Offline Multi-Agent Reinforcement Learning with Knowledge Distillation

Authors: Wei-Cheng Tseng, Tsun-Hsuan Johnson Wang, Yen-Chen Lin, Phillip Isola

NeurIPS 2022 | Conference PDF | Archive PDF | Plain Text | LLM Run Details

Reproducibility Variable Result LLM Response
Research Type Experimental We execute a series of experiments to evaluate whether the proposed method is effective at solving offline MARL problems. Specifically, our experiments seek to answer the following questions: first, does our method perform favorably against a wide range of existing approaches based on sequence modeling, imitation learning, and offline reinforcement learning (Section 4.1)? Specifically, we compare our method with model-free offline MARL methods based on TD-learning and MADT, a concurrent work that also solves MARL via sequence modeling. Next, we conduct careful ablation studies to evaluate the contribution of each component within our framework (Section 4.2).

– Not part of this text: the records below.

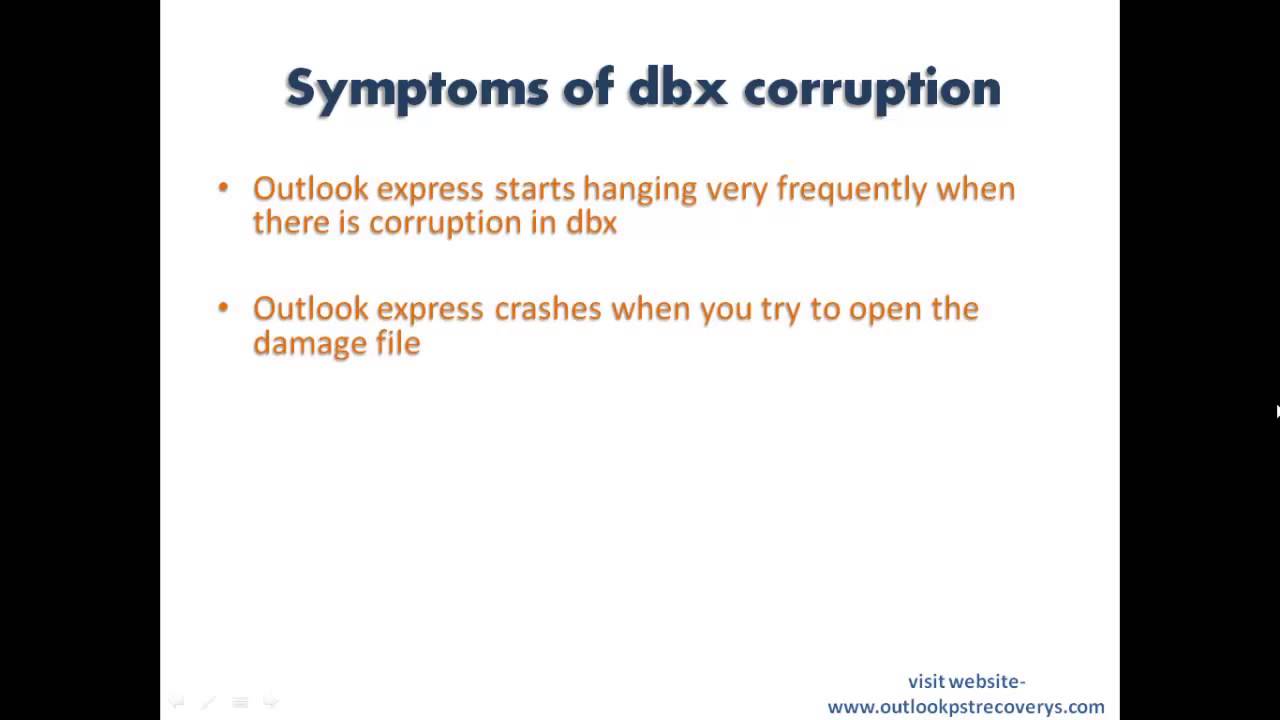 Symptoms of dbx corruption

• Outlook express starts hanging very frequently when there is corruption in dbx

• Outlook express crashes when you try to open the damage file

visit website-
www.outlookpstrecoverys.com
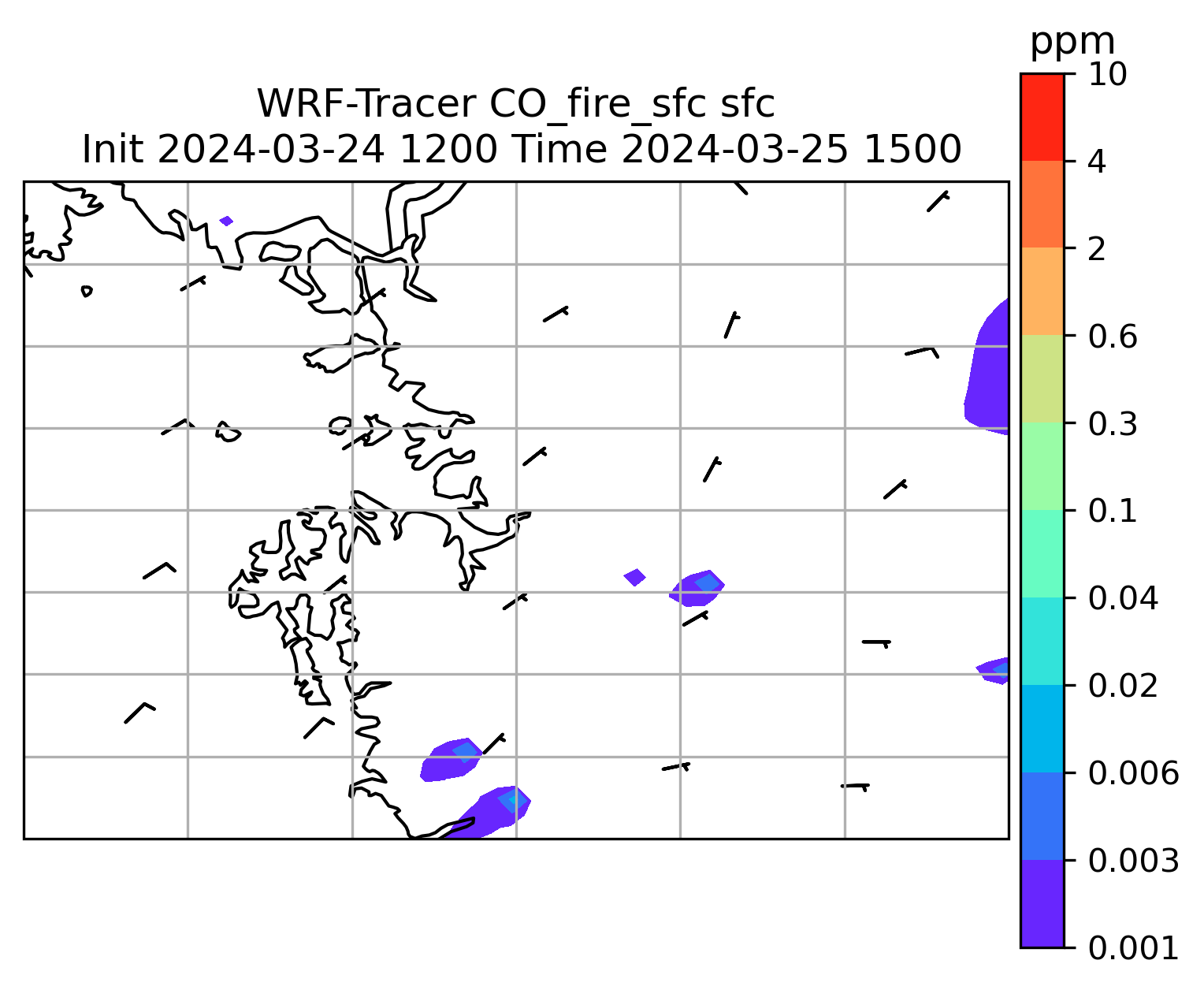 WRF-Tracer CO_fire_sfc sfc
Init 2024-03-24 1200 Time 2024-03-25 1500

ppm
10
4
2
0.6
0.3
0.1
0.04
0.02
0.006
0.003
0.001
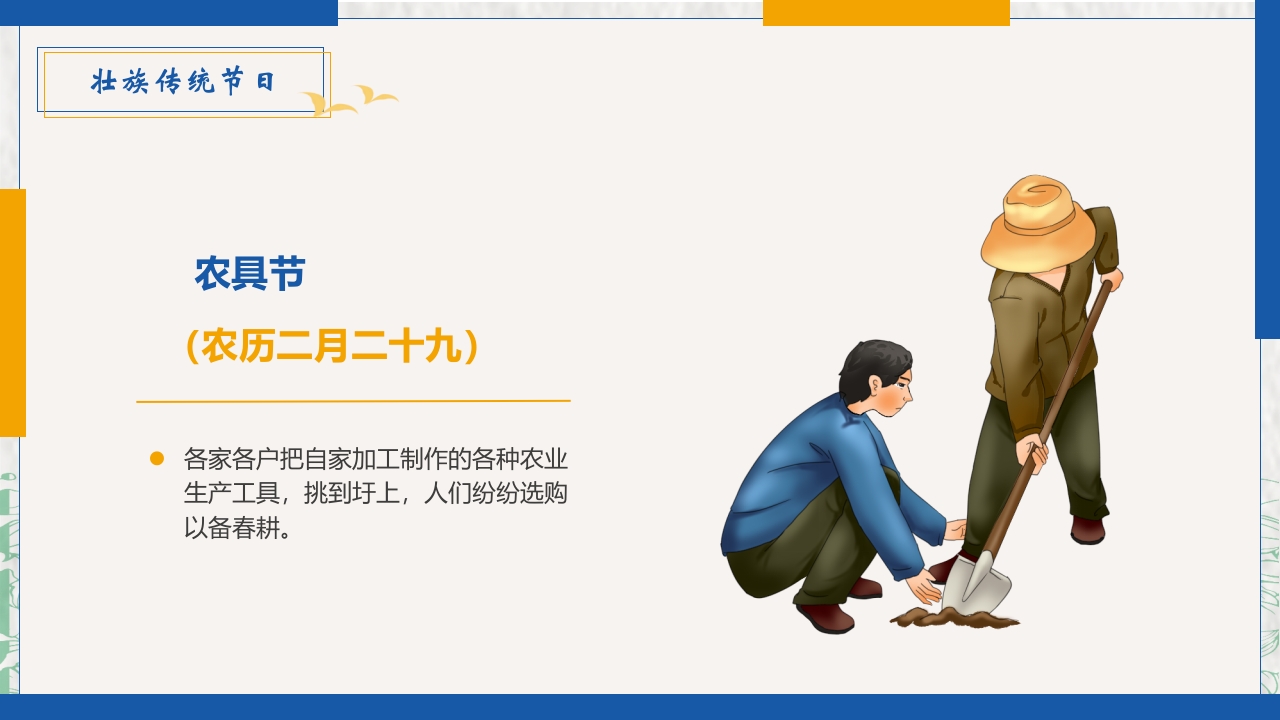 壮族传统节日

农具节

（农历二月二十九）

各家各户把自家加工制作的各种农业生产工具，挑到圩上，人们纷纷选购以备春耕。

To test the sample efficiency of various approaches, we further show the performance of various methods when different numbers of demonstrations are provided (Section 4.4). Finally, we analyze the convergence rate (Section 4.5) and discuss the scalability (Section 5) of our method.
Researcher Affiliation Academia Wei-Cheng Tseng1, Tsun-Hsuan Wang2, Lin Yen-Chen2, Phillip Isola2 1University of Toronto, 2MIT CSAIL weicheng.tseng@mail.utoronto.ca, {tsunw,yenchenl,phillipi}@mit.edu
Pseudocode Yes Algorithm 1 Our Offline MARL
Open Source Code No The paper refers to a project website (https://weichengtseng.github.io/project_website/neurips22/index.html) for qualitative results, but does not explicitly state that the source code for their methodology is released or available at this link or elsewhere.
Open Datasets Yes The offline datasets for SMAC [35] are collected by running a policy trained with MAPPO [46]. We also provide more information about datasets in appendix C. [35] Mikayel Samvelyan, Tabish Rashid, Christian Schroeder de Witt, Gregory Farquhar, Nantas Nardelli, Tim G. J. Rudner, Chia-Man Hung, Philiph H. S. Torr, Jakob Foerster, and Shimon Whiteson. The Star Craft Multi-Agent Challenge. Co RR, abs/1902.04043, 2019.
Dataset Splits No The paper mentions collecting offline datasets and details training parameters in Appendix A, but it does not specify explicit training, validation, and test splits (e.g., percentages or sample counts) for reproducibility.
Hardware Specification No The paper does not provide specific hardware details (e.g., CPU/GPU models, memory, or cloud instance types) used for running the experiments.
Software Dependencies No The paper mentions using PPO [36] and MAPPO [46] for data collection and various baselines, but it does not provide specific version numbers for software dependencies or libraries used in the experiments.
Experiment Setup Yes In summary, the overall learning objective for agent i is Li total = Li action + αLi rel + βLi KL (4) where α and β are hyperparameters that determine the importance of the proposed policy distillation. ... We empirically found that setting e = 4 improves the convergence speed, but the converged performance is insensitive to e. ... For detail experimental setting about our approach and baselines, please refer to appendix A.